---- Testo fornito

LA TRAGEDIA SI RIPROPONE COME FARSA

DI ALBERTO CRESPI

Da qualche giorno, l’avrete notato, Facebook è diventato una fogna.

Gente che ha vinto le elezioni ed è incazzata con chi le ha perse, gente che le ha perse ed è incazzata con chi le ha vinte.
False notizie a go-go, su tutti: sui nuovi ministri, sugli ex governanti, su chiunque. Fake news sulle quali tutti si scatenano in lazzi e insulti senza nemmeno verificarle.
Battute scontate, che non fanno ridere ma sono solo ridicole.
Difese d’ufficio del nuovo governo anch’esse costruite sul falso, sulla negazione delle clamorose contraddizioni in cui costoro sono caduti e continuano a cadere.
Anche molti post che non parlano di politica sono inaciditi, apodittici, sparano idiozie terrificanti e indimostrabili.
Il paese sembra dominato dagli “haters”: ne hanno tutti, c’è gente che odia Salvini, che odia Saviano, che odia Renzi, che odia il ministro Fontana; e c’è gente che odia coloro che li odiano. C’è gente che odia tutti.
E meno male che il campionato è finito e l’Italia non va ai Mondiali, altrimenti ne leggeremmo delle belle.

--------
---- Dati forniti

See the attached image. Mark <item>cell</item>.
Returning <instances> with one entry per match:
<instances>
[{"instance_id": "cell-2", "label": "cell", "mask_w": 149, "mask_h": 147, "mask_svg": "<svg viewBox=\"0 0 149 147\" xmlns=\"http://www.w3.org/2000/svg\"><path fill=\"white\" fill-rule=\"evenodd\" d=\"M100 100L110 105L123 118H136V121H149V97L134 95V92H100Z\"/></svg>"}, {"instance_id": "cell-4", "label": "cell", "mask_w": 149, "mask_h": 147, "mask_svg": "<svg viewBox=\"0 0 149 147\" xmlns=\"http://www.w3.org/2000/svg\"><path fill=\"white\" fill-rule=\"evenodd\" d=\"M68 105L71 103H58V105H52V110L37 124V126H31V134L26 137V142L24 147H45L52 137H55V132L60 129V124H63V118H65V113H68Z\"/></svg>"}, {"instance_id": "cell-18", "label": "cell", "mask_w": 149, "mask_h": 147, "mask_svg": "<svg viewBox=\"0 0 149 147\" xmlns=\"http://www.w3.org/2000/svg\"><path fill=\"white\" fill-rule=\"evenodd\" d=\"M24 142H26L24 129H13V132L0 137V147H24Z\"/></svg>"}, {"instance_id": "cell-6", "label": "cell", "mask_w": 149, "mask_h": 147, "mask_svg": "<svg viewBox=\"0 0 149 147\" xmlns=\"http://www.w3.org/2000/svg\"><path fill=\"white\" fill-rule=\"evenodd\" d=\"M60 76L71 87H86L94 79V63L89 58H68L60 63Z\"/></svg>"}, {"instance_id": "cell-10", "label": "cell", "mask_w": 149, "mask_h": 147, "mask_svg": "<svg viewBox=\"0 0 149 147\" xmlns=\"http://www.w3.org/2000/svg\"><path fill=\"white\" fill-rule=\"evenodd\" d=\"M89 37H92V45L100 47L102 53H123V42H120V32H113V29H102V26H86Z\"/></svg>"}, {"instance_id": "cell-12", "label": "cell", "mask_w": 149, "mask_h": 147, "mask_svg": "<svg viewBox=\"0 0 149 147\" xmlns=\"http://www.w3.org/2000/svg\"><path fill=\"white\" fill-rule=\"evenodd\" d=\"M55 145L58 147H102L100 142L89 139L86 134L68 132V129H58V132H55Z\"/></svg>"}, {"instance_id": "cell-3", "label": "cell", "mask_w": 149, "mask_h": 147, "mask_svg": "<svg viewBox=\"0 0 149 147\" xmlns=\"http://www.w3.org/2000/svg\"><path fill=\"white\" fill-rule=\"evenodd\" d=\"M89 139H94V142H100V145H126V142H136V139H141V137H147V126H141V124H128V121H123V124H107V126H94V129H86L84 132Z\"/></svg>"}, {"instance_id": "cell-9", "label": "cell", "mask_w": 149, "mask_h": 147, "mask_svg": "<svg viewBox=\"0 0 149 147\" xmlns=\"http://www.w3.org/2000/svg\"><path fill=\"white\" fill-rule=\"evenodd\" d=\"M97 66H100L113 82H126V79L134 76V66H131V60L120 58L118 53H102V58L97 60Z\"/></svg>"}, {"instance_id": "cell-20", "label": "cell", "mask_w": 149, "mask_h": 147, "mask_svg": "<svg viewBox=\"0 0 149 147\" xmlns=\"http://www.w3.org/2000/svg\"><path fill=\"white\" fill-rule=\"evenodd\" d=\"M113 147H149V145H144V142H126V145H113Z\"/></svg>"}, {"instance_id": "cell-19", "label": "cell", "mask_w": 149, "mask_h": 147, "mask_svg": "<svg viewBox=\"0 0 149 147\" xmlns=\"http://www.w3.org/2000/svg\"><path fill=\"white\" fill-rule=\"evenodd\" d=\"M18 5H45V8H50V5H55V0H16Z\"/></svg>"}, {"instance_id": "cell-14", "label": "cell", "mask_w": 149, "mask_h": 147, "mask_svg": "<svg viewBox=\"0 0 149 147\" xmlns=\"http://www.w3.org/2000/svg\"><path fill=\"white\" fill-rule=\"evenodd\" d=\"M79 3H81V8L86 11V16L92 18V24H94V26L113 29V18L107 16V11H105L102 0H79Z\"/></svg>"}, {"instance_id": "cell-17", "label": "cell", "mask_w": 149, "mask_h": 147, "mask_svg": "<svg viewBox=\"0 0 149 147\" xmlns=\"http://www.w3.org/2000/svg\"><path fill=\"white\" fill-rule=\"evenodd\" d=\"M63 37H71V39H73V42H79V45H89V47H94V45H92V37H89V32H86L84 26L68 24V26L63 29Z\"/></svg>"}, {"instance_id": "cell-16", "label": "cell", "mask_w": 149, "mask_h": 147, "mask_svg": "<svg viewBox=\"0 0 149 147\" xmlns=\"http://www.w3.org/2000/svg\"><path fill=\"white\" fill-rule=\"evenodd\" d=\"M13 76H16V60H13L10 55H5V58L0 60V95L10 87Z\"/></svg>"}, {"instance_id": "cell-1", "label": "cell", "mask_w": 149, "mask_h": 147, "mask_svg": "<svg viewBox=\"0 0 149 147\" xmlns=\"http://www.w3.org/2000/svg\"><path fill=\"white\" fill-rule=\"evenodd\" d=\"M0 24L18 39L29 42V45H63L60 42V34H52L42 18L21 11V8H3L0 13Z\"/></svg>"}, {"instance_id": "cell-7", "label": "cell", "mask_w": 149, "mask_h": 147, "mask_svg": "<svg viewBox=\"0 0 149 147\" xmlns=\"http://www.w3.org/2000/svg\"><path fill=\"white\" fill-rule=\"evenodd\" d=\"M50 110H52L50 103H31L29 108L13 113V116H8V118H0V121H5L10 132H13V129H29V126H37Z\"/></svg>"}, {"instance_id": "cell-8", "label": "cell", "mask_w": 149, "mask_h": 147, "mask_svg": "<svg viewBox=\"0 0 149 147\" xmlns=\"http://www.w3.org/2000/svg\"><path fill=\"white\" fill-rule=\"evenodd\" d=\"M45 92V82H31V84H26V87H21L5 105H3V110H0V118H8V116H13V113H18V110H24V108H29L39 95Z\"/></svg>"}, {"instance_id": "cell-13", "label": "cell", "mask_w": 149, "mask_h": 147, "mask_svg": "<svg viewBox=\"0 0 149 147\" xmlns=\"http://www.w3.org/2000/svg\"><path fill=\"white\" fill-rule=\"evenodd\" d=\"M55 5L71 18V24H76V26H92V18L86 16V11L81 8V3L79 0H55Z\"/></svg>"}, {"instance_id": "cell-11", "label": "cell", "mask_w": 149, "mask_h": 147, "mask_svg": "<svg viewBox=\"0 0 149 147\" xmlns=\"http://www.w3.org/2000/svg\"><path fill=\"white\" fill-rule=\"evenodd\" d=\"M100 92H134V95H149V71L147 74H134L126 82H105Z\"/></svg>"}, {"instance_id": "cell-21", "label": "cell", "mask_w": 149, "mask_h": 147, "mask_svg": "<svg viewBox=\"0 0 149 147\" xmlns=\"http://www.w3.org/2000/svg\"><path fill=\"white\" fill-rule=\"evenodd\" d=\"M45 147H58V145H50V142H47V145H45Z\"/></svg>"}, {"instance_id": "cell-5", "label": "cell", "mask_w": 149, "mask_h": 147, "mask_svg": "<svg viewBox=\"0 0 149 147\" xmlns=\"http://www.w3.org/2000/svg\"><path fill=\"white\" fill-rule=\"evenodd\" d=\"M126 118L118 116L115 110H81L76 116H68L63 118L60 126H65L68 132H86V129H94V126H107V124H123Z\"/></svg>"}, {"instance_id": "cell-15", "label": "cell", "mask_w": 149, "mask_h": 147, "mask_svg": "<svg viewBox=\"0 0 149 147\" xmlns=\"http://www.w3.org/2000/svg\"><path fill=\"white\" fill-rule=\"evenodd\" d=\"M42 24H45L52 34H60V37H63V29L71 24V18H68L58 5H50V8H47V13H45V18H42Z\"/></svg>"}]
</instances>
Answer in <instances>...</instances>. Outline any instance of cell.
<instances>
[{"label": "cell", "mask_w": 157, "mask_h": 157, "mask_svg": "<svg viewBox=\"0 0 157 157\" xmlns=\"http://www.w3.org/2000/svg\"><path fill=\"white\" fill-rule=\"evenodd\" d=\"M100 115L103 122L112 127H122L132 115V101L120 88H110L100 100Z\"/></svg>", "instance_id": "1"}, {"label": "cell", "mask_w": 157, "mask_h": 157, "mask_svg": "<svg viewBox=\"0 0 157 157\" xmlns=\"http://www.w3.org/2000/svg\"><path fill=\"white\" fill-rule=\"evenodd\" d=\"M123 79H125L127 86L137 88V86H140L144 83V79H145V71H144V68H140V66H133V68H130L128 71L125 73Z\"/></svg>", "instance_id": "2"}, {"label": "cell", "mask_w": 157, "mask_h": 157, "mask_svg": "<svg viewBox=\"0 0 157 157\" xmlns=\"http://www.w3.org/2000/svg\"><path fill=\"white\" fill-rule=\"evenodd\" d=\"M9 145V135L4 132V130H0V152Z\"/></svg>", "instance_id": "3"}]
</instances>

--------

Consegna A:
Ricopia dal testo su Facebook il passo che va da "Difese d’ufficio del" fino a "che odia tutti." compreso.
Consegna B:
Prosegui il testo sul clima di odio su Facebook, partendo subito dopo l'ultima frase riportata.

Risposta al compito A:
Difese d’ufficio del nuovo governo anch’esse costruite sul falso, sulla negazione delle clamorose contraddizioni in cui costoro sono caduti e continuano a cadere.
Anche molti post che non parlano di politica sono inaciditi, apodittici, sparano idiozie terrificanti e indimostrabili.
Il paese sembra dominato dagli “haters”: ne hanno tutti, c’è gente che odia Salvini, che odia Saviano, che odia Renzi, che odia il ministro Fontana; e c’è gente che odia coloro che li odiano. C’è gente che odia tutti.

Risposta al compito B:
Da parte mia ho deciso di non scrivere più di politica (l’ho fatto qualche volta, in questi giorni) e di non intervenire nei post altrui che scrivono di politica. Ho una profonda sfiducia e un ancor più profondo disprezzo per la classe politica che si appresta a governare, ma sono anche disperatamente deluso da quelli che dovrebbero far loro opposizione.

Mi atterrò ai fatti, senza fidarmi di Facebook. Sto pensando di ricominciare a comprare i giornali!

Kubrick, per “Il dottor Stranamore”, aveva pensato a un finale nel quale americani e sovietici, dopo aver distrutto il mondo con le bombe all’idrogeno, si prendono a torte in faccia come nelle comiche. Lo girò ma poi lo tagliò: gli sembrava esagerato, troppo farsesco e grottesco. Sopravvivono solo delle foto, e qui ne vedete una, con George C. Scott ricoperto di crema dietro Peter Sellers.

Credo che se Kubrick fosse vivo oggi, quel finale lo lascerebbe.